Cenozoic Carbonate Reservoir Development in SE Asia
Wilson, Moyra E.
Dept. Applied Geology, Curtin University, Perth, WA, Australia.
Almost half of SE Asia's considerable hydrocarbon reserves are reservoired in carbonates. Although the majority of economic discoveries are in Miocene buildups, Paleogene reservoir intervals are also present. However, there is little data on how the spatial and temporal variability in depositional and diagenetic conditions specific to these equatorial systems influence the considerable heterogeneities in reservoir quality often encountered.

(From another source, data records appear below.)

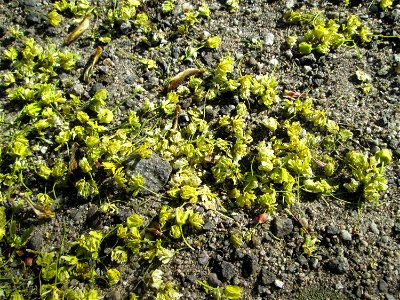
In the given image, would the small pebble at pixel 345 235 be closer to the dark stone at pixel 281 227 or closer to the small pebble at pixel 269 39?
the dark stone at pixel 281 227

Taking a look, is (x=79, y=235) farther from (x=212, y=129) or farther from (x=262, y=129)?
(x=262, y=129)

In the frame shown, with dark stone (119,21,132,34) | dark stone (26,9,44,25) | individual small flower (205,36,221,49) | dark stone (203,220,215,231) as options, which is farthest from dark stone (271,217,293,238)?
dark stone (26,9,44,25)

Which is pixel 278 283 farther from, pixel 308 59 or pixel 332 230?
pixel 308 59

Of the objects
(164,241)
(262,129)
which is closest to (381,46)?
(262,129)

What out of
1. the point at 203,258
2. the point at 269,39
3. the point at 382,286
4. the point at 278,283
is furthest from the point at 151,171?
the point at 382,286

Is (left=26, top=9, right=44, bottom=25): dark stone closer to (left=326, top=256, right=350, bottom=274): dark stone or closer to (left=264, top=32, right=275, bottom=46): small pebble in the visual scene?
(left=264, top=32, right=275, bottom=46): small pebble

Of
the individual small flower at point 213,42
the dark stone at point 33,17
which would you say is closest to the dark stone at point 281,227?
the individual small flower at point 213,42
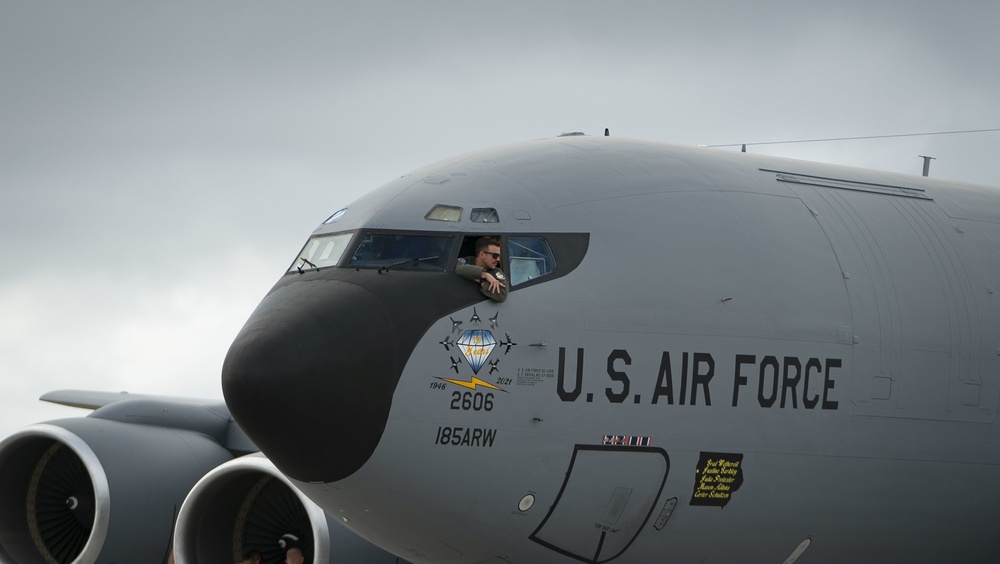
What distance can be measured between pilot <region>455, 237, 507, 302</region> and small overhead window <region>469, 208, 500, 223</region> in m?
0.17

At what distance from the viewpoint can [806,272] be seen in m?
11.3

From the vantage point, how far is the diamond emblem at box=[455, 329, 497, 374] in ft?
31.6

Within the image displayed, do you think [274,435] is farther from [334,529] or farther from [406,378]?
[334,529]

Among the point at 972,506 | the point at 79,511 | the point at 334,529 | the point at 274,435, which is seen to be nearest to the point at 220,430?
the point at 79,511

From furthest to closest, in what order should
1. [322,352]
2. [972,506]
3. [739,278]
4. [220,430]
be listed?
1. [220,430]
2. [972,506]
3. [739,278]
4. [322,352]

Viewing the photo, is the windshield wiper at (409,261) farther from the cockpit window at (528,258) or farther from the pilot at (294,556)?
the pilot at (294,556)

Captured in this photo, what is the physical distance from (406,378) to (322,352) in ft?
2.13

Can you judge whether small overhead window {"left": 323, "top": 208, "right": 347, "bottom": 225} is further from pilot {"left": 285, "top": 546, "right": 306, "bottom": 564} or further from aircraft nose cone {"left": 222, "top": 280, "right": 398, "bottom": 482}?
pilot {"left": 285, "top": 546, "right": 306, "bottom": 564}

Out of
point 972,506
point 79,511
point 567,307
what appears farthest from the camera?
point 79,511

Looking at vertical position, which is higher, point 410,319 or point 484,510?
point 410,319

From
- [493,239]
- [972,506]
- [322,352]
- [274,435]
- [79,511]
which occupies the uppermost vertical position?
[493,239]

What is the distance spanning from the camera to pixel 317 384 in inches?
363

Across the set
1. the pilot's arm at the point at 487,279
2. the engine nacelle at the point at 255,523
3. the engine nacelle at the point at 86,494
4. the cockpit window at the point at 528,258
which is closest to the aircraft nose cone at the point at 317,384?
the pilot's arm at the point at 487,279

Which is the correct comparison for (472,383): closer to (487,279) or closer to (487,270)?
(487,279)
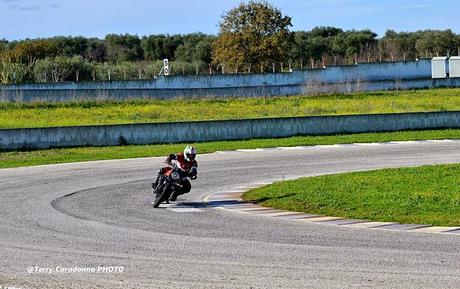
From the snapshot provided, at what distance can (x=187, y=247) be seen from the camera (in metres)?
14.2

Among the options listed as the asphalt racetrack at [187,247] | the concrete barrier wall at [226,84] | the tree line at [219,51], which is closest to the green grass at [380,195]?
the asphalt racetrack at [187,247]

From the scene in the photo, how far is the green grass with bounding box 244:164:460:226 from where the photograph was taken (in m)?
16.9

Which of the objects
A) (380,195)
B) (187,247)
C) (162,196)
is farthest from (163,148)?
(187,247)

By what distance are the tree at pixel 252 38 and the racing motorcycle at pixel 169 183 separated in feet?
184

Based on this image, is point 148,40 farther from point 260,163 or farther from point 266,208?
point 266,208

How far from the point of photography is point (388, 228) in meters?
15.5

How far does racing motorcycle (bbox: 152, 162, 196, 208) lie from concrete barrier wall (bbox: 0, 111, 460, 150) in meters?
15.9

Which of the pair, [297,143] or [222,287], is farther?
[297,143]

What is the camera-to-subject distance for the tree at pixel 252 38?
76.5 metres

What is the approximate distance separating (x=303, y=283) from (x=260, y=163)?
58.1 feet

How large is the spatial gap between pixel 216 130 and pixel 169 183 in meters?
17.5

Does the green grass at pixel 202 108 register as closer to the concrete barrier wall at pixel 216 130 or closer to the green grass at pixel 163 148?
the concrete barrier wall at pixel 216 130

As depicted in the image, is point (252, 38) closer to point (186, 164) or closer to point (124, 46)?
point (124, 46)

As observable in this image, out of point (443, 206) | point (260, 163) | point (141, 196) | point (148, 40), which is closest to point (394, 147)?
point (260, 163)
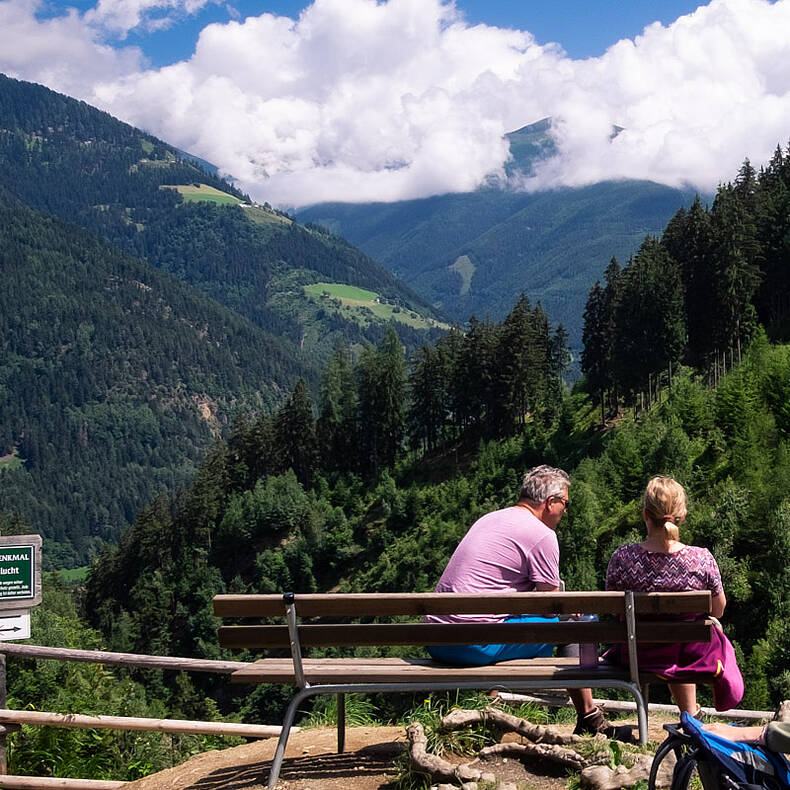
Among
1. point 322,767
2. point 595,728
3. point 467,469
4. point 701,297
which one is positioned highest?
point 701,297

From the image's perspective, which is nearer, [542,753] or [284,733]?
[542,753]

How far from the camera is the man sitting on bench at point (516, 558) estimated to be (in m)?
6.97

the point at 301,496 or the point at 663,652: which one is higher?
the point at 663,652

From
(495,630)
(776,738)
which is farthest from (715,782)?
(495,630)

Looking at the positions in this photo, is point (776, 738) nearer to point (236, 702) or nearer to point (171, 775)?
point (171, 775)

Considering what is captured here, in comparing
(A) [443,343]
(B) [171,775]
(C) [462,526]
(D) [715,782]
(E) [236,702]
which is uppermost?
(A) [443,343]

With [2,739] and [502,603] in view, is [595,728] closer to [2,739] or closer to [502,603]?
[502,603]

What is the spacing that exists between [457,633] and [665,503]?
66.4 inches

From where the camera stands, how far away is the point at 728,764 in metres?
4.53

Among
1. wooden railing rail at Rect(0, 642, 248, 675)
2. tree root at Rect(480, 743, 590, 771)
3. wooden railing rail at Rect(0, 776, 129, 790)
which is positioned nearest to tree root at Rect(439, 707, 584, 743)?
tree root at Rect(480, 743, 590, 771)

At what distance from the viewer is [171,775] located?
7398mm

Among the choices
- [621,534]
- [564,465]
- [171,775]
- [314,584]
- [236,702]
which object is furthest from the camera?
[314,584]

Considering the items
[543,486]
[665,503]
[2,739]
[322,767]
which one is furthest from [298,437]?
[665,503]

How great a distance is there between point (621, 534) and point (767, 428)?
10.5 meters
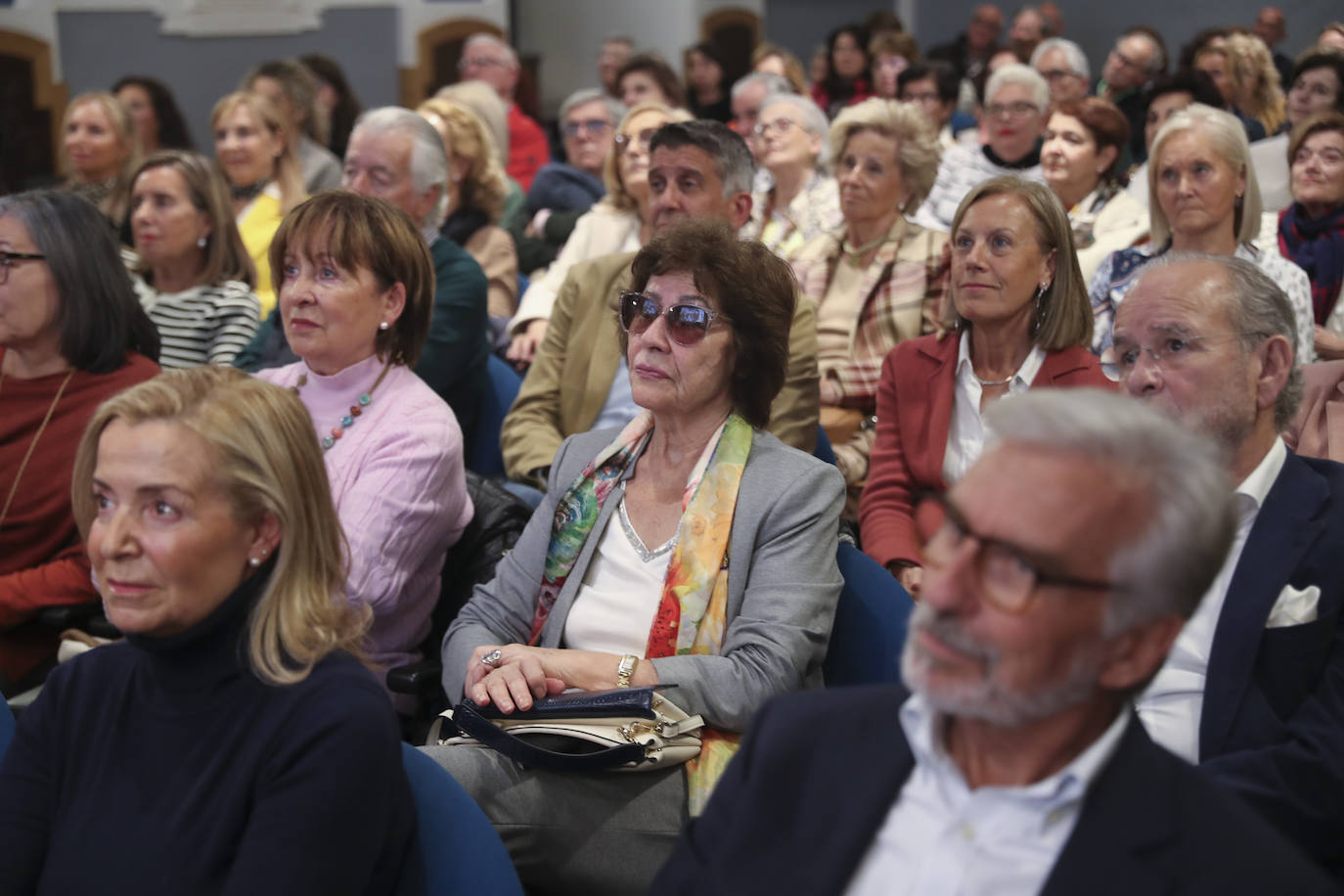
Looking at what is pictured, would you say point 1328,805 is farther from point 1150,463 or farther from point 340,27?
point 340,27

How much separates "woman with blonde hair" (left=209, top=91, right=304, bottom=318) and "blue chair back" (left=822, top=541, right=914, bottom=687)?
348cm

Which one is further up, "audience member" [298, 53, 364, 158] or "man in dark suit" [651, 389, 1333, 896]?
"audience member" [298, 53, 364, 158]

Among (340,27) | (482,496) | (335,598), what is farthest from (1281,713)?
(340,27)

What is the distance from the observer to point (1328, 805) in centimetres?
170

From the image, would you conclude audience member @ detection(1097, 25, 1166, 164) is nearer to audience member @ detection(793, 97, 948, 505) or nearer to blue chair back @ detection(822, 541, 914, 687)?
audience member @ detection(793, 97, 948, 505)

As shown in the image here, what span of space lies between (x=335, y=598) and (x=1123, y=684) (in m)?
0.97

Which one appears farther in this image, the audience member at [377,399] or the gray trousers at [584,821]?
the audience member at [377,399]

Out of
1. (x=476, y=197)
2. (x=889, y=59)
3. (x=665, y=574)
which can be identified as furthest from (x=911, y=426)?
(x=889, y=59)

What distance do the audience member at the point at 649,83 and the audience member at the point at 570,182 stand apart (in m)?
0.58

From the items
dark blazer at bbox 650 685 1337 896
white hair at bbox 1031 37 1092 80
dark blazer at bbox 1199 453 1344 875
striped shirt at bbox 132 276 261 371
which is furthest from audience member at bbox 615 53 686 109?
dark blazer at bbox 650 685 1337 896

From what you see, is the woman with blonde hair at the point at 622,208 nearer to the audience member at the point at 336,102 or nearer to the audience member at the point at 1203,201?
the audience member at the point at 1203,201

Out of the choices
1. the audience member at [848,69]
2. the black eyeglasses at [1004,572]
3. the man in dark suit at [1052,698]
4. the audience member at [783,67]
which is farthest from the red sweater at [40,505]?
the audience member at [848,69]

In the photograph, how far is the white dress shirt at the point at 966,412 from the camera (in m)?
2.92

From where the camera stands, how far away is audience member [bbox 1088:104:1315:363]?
3.54 metres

Paleogene carbonates in SE Asia are commonly dominated by larger foraminifera and/or coralline algae. These carbonates developed on or around the margins of highs within subsiding basins, and typically form large-scale platforms or isolated shoals. Good primary poroperms can be preserved in shoal or reworked carbonates lacking micrite. Secondary porosities develop due to fracturing, chemical dissolution during burial, or as karstic cavities. However, the lack of aragonite, paucity of eustatic fluctuations and deposition in generally subsiding environments reduces the potential for vadose or meteoric leaching. In comparison, Neogene carbonates often contain abundant aragonitic bioclasts, such as corals. Neogene carbonates typically develop as reefal buildups, shelfal deposits or as isolated platforms. Active Neogene compression in SE Asia resulted in increasing subaerial emergence, and many of the platforms were affected by tectonics or eustasy. Compared with Paleogene limestones, poroperms are generally higher in Neogene carbonates and interparticle, biomouldic, vuggy, cavernous and fracture porosities all occur. This evaluation of variability in SE Asian carbonate reservoirs provides much needed data as the hydrocarbon industry focuses on improving recovery from existing fields and exploring for new reserves.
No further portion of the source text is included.